Colon Cleaner Review
Colon Cleaner Hot Sauce - Hats off to Prof Phardtpounder. You’re an honest man. You live up to your word. My colon is now cleaned. This sauce promises Capsaicin Extremus, and Capsaicin is the active agent in chili peppers that is also used in topical creams to release pain in joints. However, if pain relieving topical cream makes you run around the house begging someone to rip your tongue off and hose the rest of your mouth down with milk, then I’m not sure it’s working. But as a hot sauce, Colon Cleaner is top dog. No matter how much you enjoy heat, this Colon Cleanser is far beyond tolerable. Bet money on who can go the longest without needing a popsicle, and whoever can go 15 seconds will beat out the entire competition. The raging blaze of this sauce stays in your mouth as it is basically a Kryptonite to any heat represents.

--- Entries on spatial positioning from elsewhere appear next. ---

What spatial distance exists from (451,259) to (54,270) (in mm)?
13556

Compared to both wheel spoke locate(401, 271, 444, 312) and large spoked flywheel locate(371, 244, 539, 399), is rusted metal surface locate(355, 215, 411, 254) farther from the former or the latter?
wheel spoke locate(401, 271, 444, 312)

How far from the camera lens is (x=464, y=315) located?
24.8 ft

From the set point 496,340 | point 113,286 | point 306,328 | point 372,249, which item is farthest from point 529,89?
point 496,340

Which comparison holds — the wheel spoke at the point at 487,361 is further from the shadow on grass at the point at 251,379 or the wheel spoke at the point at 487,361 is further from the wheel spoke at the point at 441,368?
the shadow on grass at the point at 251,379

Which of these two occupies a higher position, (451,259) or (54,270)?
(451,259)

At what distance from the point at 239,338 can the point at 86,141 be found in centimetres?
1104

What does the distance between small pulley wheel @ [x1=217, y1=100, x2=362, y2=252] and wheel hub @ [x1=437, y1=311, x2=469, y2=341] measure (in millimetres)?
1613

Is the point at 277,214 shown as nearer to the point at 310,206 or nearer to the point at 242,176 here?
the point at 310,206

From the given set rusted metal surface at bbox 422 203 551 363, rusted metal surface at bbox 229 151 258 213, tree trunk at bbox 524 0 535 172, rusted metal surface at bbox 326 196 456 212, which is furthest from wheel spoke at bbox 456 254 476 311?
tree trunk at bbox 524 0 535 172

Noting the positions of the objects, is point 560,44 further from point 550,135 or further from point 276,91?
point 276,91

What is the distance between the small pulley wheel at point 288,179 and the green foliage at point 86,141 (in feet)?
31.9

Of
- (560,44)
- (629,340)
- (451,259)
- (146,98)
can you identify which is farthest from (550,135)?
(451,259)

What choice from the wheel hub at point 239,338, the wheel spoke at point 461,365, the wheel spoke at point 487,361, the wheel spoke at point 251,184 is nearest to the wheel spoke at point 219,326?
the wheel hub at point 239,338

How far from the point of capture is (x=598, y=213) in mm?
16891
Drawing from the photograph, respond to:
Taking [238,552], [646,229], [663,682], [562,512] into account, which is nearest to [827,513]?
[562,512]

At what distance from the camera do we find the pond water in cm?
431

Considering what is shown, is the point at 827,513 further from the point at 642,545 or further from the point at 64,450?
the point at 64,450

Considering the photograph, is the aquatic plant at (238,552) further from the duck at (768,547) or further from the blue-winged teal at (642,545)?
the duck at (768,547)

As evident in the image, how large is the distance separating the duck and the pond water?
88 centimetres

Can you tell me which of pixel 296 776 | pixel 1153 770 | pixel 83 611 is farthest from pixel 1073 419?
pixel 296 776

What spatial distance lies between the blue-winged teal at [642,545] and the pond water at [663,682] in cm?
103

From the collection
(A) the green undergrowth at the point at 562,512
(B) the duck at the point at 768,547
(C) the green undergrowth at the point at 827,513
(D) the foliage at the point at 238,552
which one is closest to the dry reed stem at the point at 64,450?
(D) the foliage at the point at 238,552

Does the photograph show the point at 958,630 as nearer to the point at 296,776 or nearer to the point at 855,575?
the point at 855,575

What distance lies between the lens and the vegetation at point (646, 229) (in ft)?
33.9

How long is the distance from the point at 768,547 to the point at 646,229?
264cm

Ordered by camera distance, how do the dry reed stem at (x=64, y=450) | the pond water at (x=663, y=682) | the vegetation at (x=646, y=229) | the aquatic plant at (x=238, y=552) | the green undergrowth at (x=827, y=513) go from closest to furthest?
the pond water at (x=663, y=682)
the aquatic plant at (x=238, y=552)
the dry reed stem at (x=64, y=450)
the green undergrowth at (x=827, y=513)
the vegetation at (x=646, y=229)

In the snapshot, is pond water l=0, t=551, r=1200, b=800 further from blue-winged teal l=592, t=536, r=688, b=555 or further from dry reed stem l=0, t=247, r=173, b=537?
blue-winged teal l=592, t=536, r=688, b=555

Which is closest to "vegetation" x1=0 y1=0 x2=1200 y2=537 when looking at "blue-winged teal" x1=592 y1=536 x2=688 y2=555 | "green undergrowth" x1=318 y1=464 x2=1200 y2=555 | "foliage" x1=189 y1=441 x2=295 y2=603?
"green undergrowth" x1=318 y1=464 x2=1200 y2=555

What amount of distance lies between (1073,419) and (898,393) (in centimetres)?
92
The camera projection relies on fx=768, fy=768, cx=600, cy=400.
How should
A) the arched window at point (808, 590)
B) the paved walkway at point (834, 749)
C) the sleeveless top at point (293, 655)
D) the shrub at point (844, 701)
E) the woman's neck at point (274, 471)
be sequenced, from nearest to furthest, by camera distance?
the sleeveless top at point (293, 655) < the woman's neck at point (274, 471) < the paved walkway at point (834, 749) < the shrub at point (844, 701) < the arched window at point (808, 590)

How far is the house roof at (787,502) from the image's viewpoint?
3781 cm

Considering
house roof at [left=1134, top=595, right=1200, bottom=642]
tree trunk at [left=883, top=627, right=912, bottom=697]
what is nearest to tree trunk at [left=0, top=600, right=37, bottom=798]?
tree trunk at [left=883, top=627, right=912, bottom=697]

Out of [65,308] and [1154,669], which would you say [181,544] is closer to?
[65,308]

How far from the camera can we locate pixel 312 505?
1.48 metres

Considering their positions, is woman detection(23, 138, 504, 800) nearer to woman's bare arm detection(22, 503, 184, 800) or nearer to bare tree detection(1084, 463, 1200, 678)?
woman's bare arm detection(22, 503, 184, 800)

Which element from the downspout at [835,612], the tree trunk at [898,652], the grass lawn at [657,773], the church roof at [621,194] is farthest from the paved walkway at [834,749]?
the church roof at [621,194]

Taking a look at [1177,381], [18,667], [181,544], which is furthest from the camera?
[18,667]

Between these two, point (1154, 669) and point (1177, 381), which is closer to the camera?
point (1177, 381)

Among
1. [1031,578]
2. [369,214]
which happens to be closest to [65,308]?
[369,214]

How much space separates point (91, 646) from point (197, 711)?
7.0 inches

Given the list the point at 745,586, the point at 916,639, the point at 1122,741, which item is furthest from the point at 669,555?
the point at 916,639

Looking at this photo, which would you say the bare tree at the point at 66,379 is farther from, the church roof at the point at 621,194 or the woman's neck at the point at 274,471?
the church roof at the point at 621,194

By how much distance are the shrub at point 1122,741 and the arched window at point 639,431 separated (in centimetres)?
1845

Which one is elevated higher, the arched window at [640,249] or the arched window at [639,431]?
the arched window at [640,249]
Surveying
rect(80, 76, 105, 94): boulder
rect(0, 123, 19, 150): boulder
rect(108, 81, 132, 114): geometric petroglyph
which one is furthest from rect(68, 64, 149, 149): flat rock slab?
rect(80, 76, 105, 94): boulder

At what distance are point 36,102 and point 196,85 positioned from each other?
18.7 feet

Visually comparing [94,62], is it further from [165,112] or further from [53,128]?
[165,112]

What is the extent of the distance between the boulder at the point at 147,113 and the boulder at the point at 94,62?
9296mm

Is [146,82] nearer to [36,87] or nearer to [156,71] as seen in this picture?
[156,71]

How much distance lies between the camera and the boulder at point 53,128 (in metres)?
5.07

The saltiness would zing up beans and rice or another food that needs one more flavor and at the end of every bite is a kick of mustard that you notice while you’re sinus are cleansed and your eyes are watering. The subdued elderly gentleman on the label can only represent one thing-your colon. Your emptied out clean as a whistle colon that will only have celery sticks passing through it for the next 15 minutes after eating Colon Cleaner Hot Sauce.